To prevent a user session from being unexpectedly terminated without explicit user actions that lead to server requests, logic for periodic sending of touch requests has been added to ecos-ui. The purpose of this request is to pass through the user token validation mechanism and update the conditional inactivity timer in the IdP. Touch requests are sent periodically as long as the user is doing something in the system (moving the mouse, pressing keys, etc.).

Touch request timings for ecos-ui version 2.9.0+:

Touch request sending period: 30s.
Inactivity time after which touch requests stop being sent: 1h.
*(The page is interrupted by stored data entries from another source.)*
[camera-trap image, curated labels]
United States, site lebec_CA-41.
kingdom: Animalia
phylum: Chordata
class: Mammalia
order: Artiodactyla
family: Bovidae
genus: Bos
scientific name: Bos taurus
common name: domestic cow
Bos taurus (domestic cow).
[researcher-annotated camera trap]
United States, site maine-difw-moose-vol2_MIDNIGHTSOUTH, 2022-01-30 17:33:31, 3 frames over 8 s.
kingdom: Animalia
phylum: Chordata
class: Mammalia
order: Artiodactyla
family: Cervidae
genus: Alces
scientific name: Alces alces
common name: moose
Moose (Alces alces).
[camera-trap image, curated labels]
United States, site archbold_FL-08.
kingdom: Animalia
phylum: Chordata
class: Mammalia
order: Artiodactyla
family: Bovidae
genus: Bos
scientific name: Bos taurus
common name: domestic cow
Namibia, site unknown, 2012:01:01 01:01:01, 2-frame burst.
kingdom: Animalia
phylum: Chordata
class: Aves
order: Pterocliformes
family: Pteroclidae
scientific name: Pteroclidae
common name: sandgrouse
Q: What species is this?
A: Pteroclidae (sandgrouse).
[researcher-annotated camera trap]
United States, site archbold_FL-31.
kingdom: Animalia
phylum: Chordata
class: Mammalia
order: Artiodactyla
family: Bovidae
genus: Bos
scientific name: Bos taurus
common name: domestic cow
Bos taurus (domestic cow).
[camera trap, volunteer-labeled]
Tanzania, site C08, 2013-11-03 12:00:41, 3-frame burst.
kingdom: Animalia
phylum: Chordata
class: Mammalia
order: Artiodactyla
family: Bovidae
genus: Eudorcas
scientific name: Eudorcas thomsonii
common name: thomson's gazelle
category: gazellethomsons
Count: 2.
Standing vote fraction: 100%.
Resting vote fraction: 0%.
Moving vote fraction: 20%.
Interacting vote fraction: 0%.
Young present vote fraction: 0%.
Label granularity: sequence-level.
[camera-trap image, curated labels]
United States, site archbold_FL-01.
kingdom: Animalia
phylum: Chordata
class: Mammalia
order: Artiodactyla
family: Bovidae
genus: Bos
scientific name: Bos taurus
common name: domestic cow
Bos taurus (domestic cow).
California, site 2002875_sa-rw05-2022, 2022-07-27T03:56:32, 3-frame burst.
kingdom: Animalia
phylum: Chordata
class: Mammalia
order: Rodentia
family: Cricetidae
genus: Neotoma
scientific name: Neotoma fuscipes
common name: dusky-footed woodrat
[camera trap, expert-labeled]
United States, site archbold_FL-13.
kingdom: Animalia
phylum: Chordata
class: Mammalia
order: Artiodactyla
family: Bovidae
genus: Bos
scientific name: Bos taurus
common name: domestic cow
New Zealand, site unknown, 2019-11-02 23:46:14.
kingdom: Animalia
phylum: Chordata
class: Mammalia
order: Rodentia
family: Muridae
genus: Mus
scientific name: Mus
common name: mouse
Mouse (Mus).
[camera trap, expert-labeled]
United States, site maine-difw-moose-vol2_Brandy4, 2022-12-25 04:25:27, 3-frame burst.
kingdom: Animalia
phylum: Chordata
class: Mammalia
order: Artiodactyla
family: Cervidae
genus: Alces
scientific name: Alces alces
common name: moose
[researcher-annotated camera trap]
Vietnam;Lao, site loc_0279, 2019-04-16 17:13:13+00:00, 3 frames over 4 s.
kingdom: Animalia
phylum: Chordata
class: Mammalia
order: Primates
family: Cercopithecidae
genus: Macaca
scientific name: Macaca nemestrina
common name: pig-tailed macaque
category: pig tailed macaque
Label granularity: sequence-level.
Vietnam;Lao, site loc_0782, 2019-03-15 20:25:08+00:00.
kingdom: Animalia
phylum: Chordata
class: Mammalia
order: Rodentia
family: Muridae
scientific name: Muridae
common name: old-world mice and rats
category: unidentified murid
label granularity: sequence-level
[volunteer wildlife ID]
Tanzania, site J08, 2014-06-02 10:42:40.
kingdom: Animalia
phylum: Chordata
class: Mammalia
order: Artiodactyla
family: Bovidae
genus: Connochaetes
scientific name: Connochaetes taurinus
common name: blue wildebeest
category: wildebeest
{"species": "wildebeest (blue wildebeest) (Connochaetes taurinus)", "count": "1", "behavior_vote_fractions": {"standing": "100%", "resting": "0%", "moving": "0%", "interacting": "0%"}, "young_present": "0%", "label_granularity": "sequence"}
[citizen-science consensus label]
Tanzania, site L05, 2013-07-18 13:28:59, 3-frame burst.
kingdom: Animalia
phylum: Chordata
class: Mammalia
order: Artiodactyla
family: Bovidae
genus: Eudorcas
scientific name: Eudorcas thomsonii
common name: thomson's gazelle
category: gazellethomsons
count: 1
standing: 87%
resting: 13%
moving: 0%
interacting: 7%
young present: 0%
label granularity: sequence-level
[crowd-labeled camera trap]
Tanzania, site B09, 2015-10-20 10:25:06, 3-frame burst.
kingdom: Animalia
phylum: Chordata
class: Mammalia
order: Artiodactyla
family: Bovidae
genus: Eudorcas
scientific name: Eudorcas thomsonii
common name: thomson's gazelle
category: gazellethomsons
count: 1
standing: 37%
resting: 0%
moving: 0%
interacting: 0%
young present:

In the Citeck configuration journal, you can configure touch request behavior:

Scope: app/gateway
Id: touch

Setting content:

{
  "enabled": Boolean //включить или отключить touch запросы
  "uri": String // URI для touch запросов
}

Integration with external IdPs 

To organize authentication in Citeck using IdPs other than Keycloak or with Keycloak that is not supplied with Citeck, we recommend using the architecture:

[Citeck <-> Keycloak] <-> External IdP

Citeck continues to use its own Keycloak for authentication, while the external IdP is transparently connected using Keycloak’s extensive capabilities for integration with external IdPs. This architecture is time-tested and is optimal for use.

Username Mapping 

If the username provided by the IdP needs to be modified before being used inside Citeck, the following Spring configuration can be used for the gateway microservice:

ecos:
  gateway:
    userNameExtractors:
      - matcher: '^(.+?)@.*$'
        regexGroup: 1

In this example, the username enters the system as an email and we use Regexp to take only the part before the @ symbol. If the username does not match the matcher, the transformation will not be applied.